▶ **AIM**
Put every line from the one containing "How far from the lens does [615,249] lie?" through the last line of the entries into a Markdown table with the columns Row and Content, numbering each row and leaving out blank lines.
◇ ◇ ◇ ◇ ◇ ◇ ◇
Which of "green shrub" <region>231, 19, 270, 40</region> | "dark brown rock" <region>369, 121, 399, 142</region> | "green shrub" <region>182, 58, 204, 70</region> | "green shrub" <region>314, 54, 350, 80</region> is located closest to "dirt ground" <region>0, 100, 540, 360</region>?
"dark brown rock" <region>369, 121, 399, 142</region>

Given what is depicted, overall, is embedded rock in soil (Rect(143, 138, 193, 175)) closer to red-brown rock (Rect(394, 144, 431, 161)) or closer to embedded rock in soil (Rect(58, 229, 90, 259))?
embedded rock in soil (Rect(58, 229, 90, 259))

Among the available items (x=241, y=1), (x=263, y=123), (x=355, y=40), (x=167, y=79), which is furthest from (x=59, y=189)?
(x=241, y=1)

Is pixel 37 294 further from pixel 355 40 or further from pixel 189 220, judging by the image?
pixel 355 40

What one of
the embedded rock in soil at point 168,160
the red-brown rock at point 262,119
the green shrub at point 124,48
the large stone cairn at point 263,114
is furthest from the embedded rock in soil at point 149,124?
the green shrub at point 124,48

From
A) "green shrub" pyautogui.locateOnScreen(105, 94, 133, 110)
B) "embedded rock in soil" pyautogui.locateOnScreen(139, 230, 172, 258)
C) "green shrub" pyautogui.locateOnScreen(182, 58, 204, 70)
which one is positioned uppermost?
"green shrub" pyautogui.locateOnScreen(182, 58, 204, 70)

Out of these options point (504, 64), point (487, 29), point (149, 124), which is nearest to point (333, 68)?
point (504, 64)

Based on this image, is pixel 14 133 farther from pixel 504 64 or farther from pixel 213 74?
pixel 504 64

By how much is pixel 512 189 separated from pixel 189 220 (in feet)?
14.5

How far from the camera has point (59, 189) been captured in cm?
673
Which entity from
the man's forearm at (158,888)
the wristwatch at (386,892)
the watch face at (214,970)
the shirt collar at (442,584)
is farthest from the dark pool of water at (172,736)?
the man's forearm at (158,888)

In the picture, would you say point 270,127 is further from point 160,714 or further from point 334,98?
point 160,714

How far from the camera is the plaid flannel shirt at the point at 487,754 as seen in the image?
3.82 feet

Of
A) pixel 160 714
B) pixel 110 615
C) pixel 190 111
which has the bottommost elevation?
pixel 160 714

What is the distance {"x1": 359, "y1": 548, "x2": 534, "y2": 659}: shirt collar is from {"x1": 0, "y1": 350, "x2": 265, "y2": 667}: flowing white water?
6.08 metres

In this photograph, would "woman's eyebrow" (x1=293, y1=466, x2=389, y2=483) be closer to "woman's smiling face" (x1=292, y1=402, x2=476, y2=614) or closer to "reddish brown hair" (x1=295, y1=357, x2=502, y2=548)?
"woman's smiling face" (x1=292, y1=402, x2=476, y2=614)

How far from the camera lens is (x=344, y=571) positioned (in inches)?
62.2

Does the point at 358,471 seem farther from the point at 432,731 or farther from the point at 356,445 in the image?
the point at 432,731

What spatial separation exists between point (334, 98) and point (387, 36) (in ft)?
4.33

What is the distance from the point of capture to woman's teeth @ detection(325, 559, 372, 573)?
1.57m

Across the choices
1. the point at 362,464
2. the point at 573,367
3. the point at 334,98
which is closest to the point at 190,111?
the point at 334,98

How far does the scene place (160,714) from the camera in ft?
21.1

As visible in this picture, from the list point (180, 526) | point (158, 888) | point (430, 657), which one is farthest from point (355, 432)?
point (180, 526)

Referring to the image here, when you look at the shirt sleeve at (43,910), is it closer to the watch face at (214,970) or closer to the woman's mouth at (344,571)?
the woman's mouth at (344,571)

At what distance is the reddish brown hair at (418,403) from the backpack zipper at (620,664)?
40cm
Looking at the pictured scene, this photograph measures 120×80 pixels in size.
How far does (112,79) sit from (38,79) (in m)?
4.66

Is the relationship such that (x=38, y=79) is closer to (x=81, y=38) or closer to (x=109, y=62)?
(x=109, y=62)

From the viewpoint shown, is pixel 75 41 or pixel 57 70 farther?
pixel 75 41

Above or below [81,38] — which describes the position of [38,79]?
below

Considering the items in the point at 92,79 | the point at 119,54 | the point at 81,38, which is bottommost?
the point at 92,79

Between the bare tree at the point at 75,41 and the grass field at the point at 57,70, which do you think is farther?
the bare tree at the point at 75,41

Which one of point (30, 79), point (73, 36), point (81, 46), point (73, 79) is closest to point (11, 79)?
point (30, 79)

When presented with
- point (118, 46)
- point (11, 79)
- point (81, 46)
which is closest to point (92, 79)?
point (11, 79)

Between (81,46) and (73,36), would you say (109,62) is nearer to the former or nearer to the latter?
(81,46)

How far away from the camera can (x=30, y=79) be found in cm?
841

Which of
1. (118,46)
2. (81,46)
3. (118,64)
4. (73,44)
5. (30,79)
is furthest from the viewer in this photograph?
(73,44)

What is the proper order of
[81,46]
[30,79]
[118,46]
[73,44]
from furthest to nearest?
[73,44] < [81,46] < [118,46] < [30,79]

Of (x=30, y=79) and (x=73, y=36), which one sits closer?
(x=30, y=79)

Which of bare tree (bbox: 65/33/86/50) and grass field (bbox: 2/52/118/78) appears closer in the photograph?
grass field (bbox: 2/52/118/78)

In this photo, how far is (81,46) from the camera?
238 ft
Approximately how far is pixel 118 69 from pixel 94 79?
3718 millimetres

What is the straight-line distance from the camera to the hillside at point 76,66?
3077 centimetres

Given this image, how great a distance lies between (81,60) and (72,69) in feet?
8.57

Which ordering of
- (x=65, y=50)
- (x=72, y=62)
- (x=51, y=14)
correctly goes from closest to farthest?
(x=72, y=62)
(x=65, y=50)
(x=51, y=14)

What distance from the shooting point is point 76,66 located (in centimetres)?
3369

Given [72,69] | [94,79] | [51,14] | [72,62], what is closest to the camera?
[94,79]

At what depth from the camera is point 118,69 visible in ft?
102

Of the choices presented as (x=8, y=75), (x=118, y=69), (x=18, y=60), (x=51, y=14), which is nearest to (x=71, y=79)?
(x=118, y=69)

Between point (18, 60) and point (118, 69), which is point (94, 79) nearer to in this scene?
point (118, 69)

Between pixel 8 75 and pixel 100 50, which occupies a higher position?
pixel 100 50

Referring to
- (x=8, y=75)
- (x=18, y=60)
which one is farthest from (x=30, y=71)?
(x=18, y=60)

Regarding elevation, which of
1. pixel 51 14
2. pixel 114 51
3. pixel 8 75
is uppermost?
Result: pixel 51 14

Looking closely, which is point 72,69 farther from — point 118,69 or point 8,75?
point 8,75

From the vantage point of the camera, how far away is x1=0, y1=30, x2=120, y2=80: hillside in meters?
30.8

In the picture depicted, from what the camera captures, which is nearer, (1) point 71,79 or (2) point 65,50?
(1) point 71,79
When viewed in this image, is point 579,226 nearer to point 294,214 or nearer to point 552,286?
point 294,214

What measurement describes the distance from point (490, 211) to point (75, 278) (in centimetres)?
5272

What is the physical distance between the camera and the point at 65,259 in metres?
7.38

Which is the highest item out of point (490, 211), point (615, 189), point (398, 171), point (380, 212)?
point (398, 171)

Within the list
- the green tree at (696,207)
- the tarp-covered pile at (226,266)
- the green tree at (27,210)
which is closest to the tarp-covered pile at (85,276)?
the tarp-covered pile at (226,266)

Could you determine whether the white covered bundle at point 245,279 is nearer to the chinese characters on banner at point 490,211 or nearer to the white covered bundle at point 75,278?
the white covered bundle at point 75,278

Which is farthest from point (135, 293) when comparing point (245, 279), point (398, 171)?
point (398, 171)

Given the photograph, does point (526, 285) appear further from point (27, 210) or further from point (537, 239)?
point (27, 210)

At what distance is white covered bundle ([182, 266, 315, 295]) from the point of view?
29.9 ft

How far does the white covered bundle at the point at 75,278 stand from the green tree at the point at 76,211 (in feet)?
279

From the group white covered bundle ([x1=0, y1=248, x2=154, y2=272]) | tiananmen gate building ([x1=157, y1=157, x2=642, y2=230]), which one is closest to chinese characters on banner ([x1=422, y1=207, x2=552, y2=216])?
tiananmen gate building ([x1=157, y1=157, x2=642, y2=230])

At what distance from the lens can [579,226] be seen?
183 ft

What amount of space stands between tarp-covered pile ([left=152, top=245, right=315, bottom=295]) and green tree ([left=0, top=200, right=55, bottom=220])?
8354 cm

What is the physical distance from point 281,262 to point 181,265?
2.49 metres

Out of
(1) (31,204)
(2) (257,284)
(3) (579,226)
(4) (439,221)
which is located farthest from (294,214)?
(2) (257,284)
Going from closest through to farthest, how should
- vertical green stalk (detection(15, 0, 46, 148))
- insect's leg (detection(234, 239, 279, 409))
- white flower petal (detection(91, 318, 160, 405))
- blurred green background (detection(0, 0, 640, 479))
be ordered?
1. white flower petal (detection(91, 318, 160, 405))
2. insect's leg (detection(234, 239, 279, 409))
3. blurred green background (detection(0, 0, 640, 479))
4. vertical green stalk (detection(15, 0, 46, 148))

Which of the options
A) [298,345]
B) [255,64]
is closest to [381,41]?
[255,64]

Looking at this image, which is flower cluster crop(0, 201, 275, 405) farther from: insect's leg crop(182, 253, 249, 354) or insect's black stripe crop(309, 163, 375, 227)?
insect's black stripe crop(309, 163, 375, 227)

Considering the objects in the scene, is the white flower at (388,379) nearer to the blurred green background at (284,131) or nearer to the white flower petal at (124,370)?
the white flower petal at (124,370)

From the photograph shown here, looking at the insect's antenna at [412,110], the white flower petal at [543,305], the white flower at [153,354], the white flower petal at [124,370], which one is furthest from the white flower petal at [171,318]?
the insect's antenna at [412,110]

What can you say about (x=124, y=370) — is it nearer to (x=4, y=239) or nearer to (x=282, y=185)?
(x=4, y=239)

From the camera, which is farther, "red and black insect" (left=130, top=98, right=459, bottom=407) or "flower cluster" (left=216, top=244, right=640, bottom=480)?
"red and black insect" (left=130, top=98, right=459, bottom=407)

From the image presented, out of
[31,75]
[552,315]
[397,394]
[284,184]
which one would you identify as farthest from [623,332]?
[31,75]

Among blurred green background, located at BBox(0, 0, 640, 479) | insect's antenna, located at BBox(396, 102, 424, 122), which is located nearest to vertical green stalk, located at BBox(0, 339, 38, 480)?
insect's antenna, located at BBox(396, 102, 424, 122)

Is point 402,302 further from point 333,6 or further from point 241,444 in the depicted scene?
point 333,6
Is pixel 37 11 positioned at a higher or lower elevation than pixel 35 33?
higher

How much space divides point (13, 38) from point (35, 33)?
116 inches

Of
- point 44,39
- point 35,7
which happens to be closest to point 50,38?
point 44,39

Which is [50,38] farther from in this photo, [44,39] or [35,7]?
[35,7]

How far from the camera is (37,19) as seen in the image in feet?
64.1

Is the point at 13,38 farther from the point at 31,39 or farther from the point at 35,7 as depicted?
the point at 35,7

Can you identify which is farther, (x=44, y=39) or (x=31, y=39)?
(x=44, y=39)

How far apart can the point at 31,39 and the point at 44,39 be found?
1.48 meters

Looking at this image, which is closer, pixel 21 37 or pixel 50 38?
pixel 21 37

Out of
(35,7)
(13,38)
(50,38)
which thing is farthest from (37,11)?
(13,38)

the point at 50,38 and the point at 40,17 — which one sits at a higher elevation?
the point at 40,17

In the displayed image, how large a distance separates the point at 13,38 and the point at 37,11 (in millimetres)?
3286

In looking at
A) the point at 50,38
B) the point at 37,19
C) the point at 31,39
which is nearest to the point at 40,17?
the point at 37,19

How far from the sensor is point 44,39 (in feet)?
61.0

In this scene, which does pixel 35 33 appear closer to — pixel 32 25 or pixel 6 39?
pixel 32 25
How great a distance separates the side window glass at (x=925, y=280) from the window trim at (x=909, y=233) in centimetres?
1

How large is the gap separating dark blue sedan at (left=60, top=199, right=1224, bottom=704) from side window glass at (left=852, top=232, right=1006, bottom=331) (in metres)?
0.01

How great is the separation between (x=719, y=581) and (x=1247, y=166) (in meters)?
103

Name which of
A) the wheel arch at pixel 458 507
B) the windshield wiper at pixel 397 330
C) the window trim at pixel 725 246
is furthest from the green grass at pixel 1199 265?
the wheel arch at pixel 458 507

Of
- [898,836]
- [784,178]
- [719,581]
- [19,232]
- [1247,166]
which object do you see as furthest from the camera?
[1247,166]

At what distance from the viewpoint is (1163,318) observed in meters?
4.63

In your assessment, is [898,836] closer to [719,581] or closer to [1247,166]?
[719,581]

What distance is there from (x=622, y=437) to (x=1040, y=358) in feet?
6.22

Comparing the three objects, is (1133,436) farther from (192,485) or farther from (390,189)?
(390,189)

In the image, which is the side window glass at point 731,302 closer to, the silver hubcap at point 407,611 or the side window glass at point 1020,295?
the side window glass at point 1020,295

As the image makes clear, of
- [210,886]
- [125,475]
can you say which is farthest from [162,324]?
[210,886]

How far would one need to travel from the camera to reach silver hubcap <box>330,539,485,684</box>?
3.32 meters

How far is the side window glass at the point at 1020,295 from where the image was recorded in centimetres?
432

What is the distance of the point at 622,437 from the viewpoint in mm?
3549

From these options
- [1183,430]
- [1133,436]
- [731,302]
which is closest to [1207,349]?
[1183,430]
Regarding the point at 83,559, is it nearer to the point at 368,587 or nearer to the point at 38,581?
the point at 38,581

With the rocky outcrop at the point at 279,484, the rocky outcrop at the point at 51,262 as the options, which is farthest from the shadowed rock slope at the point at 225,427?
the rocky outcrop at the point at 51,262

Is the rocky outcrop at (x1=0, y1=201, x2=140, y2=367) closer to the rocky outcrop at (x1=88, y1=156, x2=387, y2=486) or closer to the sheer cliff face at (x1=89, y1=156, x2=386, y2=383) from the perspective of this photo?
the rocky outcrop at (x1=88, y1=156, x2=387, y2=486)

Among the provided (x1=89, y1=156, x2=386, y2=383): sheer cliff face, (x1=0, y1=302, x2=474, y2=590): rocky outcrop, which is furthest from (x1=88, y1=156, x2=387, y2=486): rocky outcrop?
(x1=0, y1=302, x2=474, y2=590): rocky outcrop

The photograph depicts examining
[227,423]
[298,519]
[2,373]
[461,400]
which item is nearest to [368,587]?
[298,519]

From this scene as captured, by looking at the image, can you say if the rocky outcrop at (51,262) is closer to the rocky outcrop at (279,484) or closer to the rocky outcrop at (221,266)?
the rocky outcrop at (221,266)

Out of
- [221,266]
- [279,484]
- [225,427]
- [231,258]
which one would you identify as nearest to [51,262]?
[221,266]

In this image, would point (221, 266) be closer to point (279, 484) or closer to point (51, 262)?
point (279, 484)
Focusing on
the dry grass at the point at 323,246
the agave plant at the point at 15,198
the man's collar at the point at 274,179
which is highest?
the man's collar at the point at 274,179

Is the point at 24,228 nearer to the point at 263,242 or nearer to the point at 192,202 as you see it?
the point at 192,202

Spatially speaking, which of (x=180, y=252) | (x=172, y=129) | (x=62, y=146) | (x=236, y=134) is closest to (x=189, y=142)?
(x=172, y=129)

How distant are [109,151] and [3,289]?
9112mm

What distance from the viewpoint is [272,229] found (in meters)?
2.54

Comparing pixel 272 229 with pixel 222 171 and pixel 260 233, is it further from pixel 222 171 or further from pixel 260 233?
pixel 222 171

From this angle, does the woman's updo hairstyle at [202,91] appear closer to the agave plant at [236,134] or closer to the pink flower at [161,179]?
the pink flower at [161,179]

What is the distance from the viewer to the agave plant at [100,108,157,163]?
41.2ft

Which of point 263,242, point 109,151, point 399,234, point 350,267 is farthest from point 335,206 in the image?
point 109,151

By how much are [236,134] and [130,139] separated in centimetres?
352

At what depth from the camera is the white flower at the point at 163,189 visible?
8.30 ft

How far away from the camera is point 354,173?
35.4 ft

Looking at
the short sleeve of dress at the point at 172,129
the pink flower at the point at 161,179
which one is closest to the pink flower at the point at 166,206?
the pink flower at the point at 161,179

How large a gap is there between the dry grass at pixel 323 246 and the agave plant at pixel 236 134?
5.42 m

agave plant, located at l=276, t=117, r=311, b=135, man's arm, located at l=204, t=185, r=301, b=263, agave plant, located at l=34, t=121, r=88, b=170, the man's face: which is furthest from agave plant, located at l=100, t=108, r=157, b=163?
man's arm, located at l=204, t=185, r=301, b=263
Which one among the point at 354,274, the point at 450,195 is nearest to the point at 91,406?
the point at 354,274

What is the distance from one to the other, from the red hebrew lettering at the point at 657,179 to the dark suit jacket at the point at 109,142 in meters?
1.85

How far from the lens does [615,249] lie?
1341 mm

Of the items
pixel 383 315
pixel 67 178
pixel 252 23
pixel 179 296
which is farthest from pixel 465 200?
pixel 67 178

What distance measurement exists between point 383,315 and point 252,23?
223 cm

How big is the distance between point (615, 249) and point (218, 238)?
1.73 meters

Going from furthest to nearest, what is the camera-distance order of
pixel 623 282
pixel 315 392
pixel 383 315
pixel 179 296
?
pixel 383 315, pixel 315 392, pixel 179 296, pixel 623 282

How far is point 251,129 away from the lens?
◇ ◇ ◇ ◇ ◇ ◇ ◇
▶ **SOLUTION**
| Row | Content |
|---|---|
| 1 | How far from the lens does [615,249] lie? |
| 2 | 1341 mm |
| 3 | Of the items |
| 4 | pixel 383 315 |
| 5 | pixel 67 178 |
| 6 | pixel 252 23 |
| 7 | pixel 179 296 |
| 8 | which is farthest from pixel 465 200? |
| 9 | pixel 67 178 |
| 10 | What distance measurement exists between point 383,315 and point 252,23? |
| 11 | 223 cm |
| 12 | How big is the distance between point (615, 249) and point (218, 238)? |
| 13 | 1.73 meters |
| 14 | Going from furthest to nearest, what is the camera-distance order of |
| 15 | pixel 623 282 |
| 16 | pixel 315 392 |
| 17 | pixel 383 315 |
| 18 | pixel 179 296 |
| 19 | ? |
| 20 | pixel 383 315, pixel 315 392, pixel 179 296, pixel 623 282 |
| 21 | How far is point 251,129 away from the lens? |